Antes, do aprendizado nas escolas inglesas da leitura antes da escrita e do fato de nas escolas francesas se aprender primeiro o latim e, posteriormente, aos que persistiam no estudo, o francês (DARNTON, 1990, 162-163), entende-se que o ensino era apenas para criar um leitor empírico, do dia-a-dia (ECO, 1994, 14). Hoje, a leitura é um produto amplamente difundido e compartilhado com o público, sendo um desafio vislumbrar os modos que ele faz dela. As abordagens de Darnton para a história da leitura unida à estética da recepção de Iser vêm, então, como um caminho.

  1. Literatura: bom e ruim
            Ler bem não é, necessariamente, ler o que a crítica considera como os grandes livros da literatura.
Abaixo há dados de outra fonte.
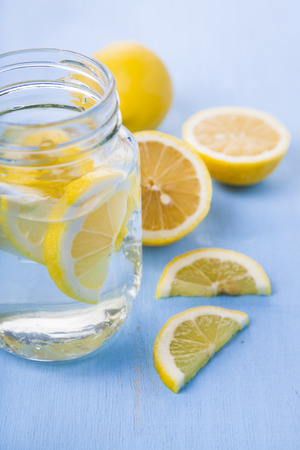 Refreshing ice cold water with lemon ready to drink. Concept of diet.  Diet for weight loss.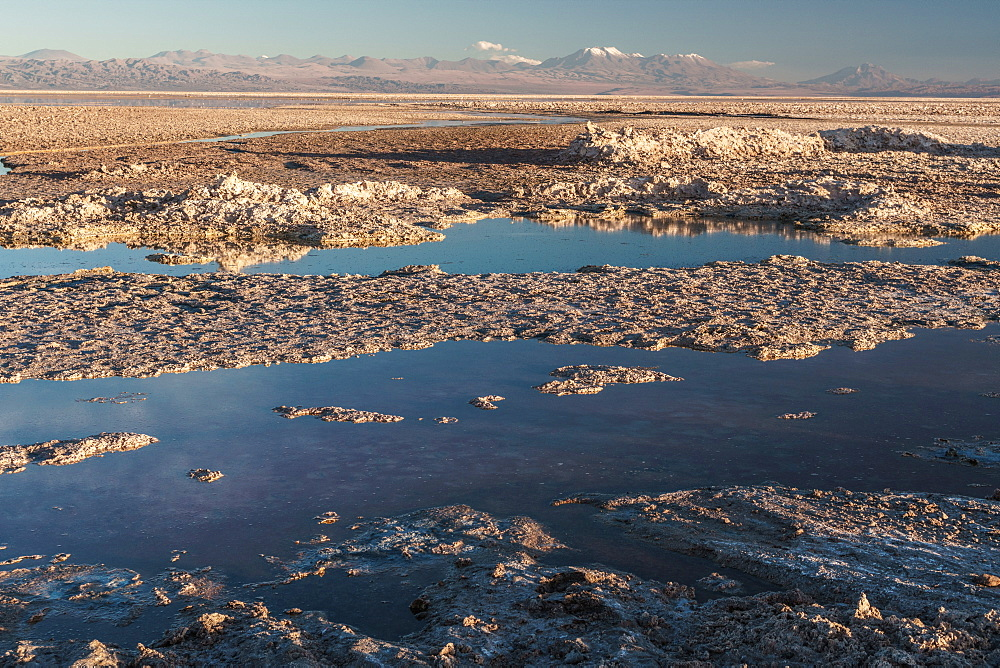 Salt residue piled up by Laguna Chaxa, Atacama Salt Flats, with snow-capped volcanoes, near San Pedro de Atacama, Chile, South America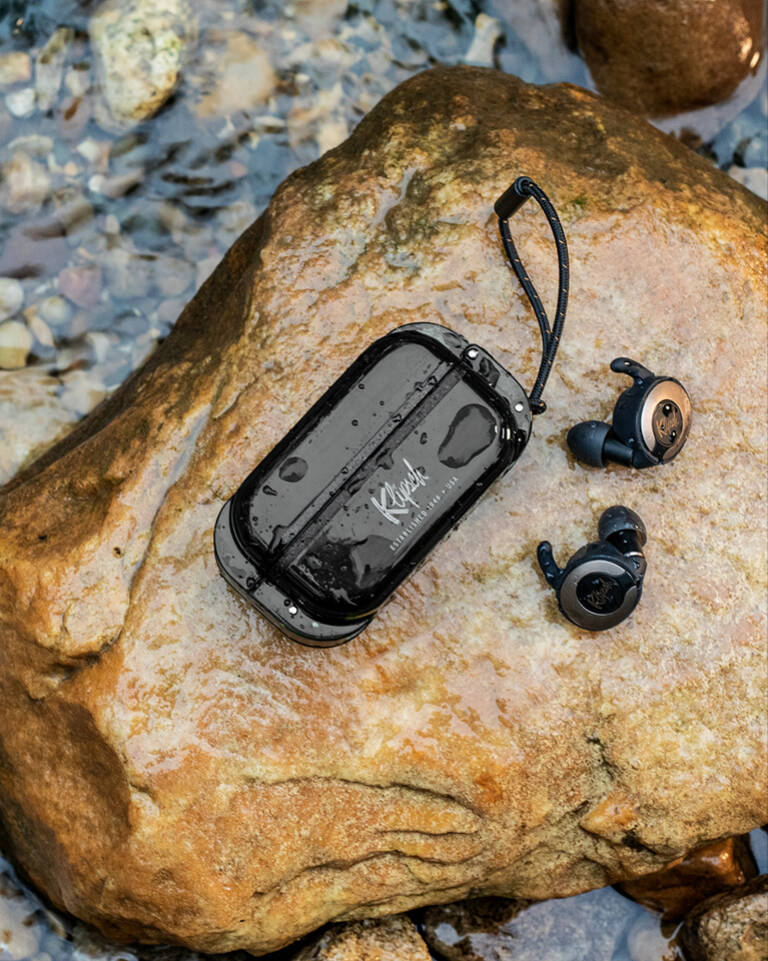 T5 II True Wireless Sport earphones placed on a rock in a stream Mobile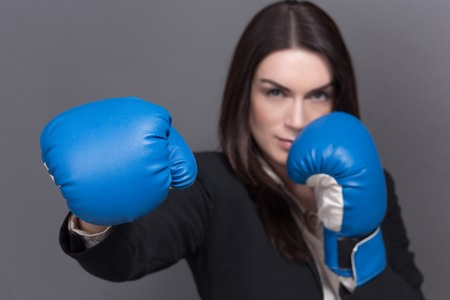 Young businesswoman in boxing concept. Pretty woman with long black hair posing for photographer isolated on grey.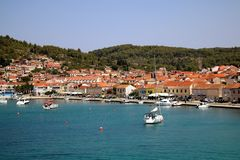Vela Luka, Croatia. August 6, 2017: Traditional Mediterranean architecture, sailboats and fishing boats in port of Vela Luka, small town on island Korcula royalty free stock photo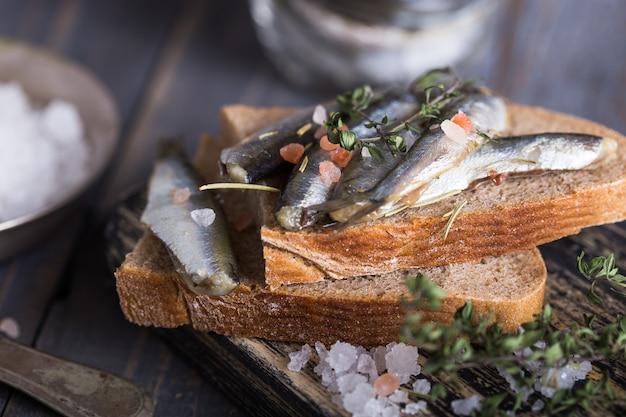 Verse zeevis koud water kleine vis zoals spiering, sardine, ansjovis op een eenvoudige achtergrond met verse spinazie, schijfjes citroen, peulvruchten voor het concept van de juiste gezonde natuurlijke voeding. bovenaanzicht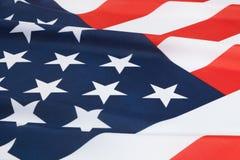 Banderas nacionales rizadas - los Estados Unidos de América Foto de archivo libre de regalías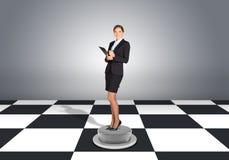 Beautiful businesswoman holding folder Royalty Free Stock Image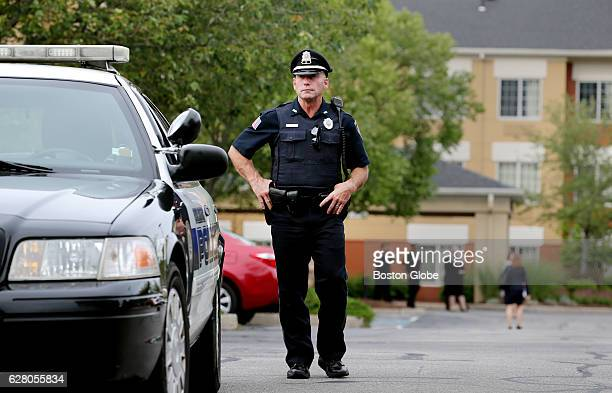 A police officer stands at the entrance to the Extended Stay America hotel in Burlington MA on Jul 2 2015 Police were investigating a body found in...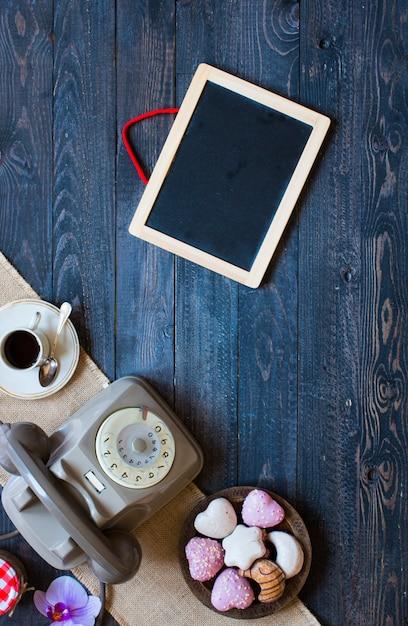 Altes weinlesetelefon, mit biscotti, kaffee, schaumgummiringe auf einem hölzernen hintergrund Premium Fotos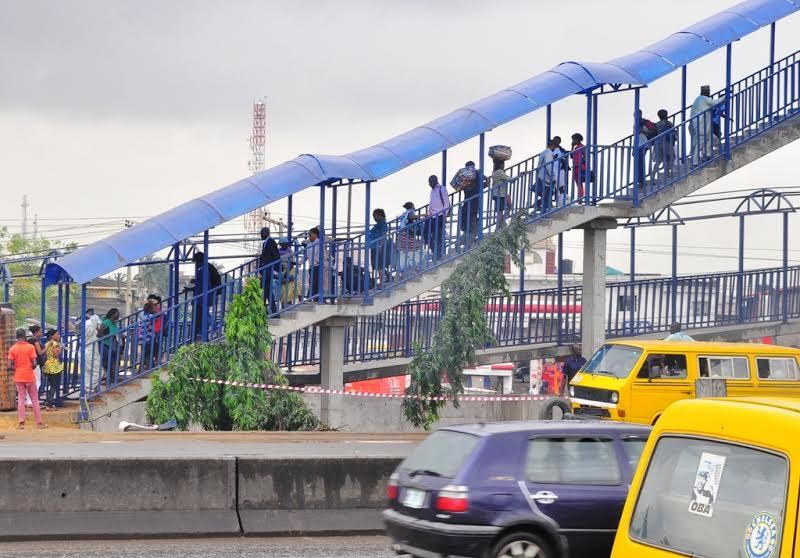 Lagosians using the completed Pedestrian bridge at Berger, Lagos.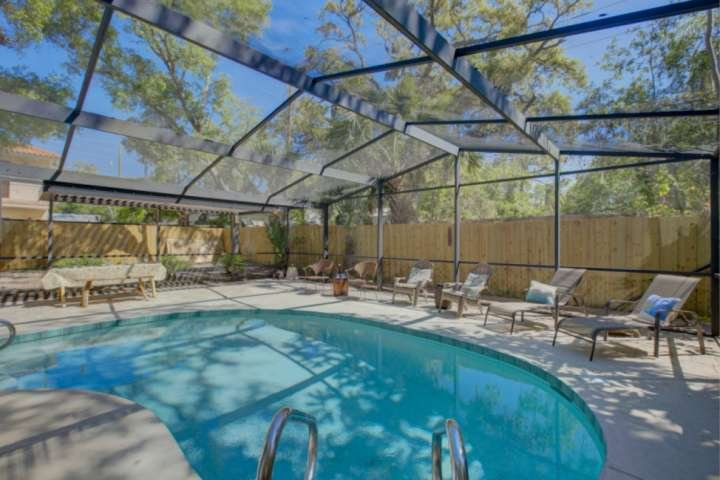 Large screened-in private pool with lots of lounging space for working on your tan.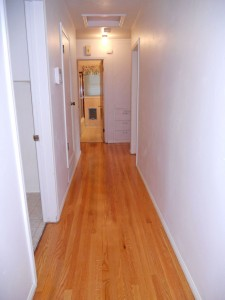 Recently refinished hardwood floors in hallway leading to beds and baths.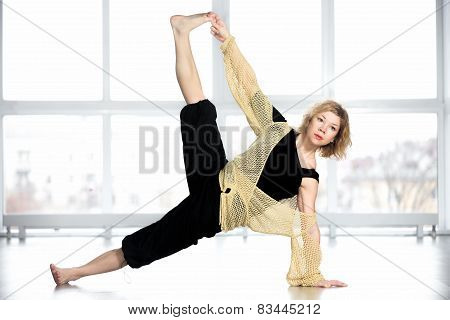 Middle Aged Yogi Female In Yoga Side Plank Pose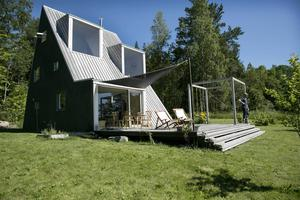 Fasaden är klädd med furupanel, tak, terrass och glaspartier i kärnfuru – allt är behandlat med pigmenterad Sioo träskydd och olja. Alla dörrar och fönster i huset är olika och köpta på Blocket.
Há de ir-se em busca do “nosso” clássico (CALVINO, 1993). Será difícil que um jovem de 12 anos do século XXI passe a ser viciado em livros a partir de obras brasileiras do século XIX como “A moreninha” (Joaquim Manoel de Macedo, 1844) ou “Senhora” (José de Alencar, 1874). Não que esses livros sejam “ruins” – na classificação de “ruim” que muitos inserem obras como as de Paulo Coelho, por exemplo – mas são, de fato, de complexa digestão e de um estilo literário pouco habitual para o tempo presente. Quando se afirma isto, não se deseja por dizer que alguém que já seja “viciada em livros” vá adorar “A moreninha” e “Senhora”. O que se passa é que, crê-se, essas pessoas terão um olhar mais crítico dos livros e poderão extrair um juízo mais contundente dos trabalhos. Esses livros possivelmente não irão despertar o desejo dos leitores, e os ambientados já tiveram seus desejos despertados por outros livros. Mas o que seria o livro ruim e, por meio dele, o leitor ruim?
            A seguir, serão dados exemplos retirados de análises feitas pelo teórico-escritor Umberto Eco e pela escritora Edith Wharton, que dissecaram os termos de modo deveras irônico. O mau leitor é chamado por Wharton (2010), no preciso texto “O vício da leitura”, publicado em 1903, de “leitor mecânico”. É de surpreender o fato de este texto ter sido escrito há mais de 110 anos, pois pelo seu conteúdo tem-se a impressão de se estar lendo um estudo antropológico sobre a leitura nos dias de hoje, onde vigoram os grandes best-sellers. O que caracterizaria, portanto, este leitor mecânico?
O percurso do leitor mecânico é orientado pela vox populi. Ele vai direto ao livro sobre o qual está se falando, e a percepção que esse leitor tem da importância do livro é proporcional ao número de edições esgotadas antes da publicação, visto que ele não tem meios de distinguir as diversas classes de livros de que se fala, tampouco distinguir as vozes que falam. (Ibidem, 34-35)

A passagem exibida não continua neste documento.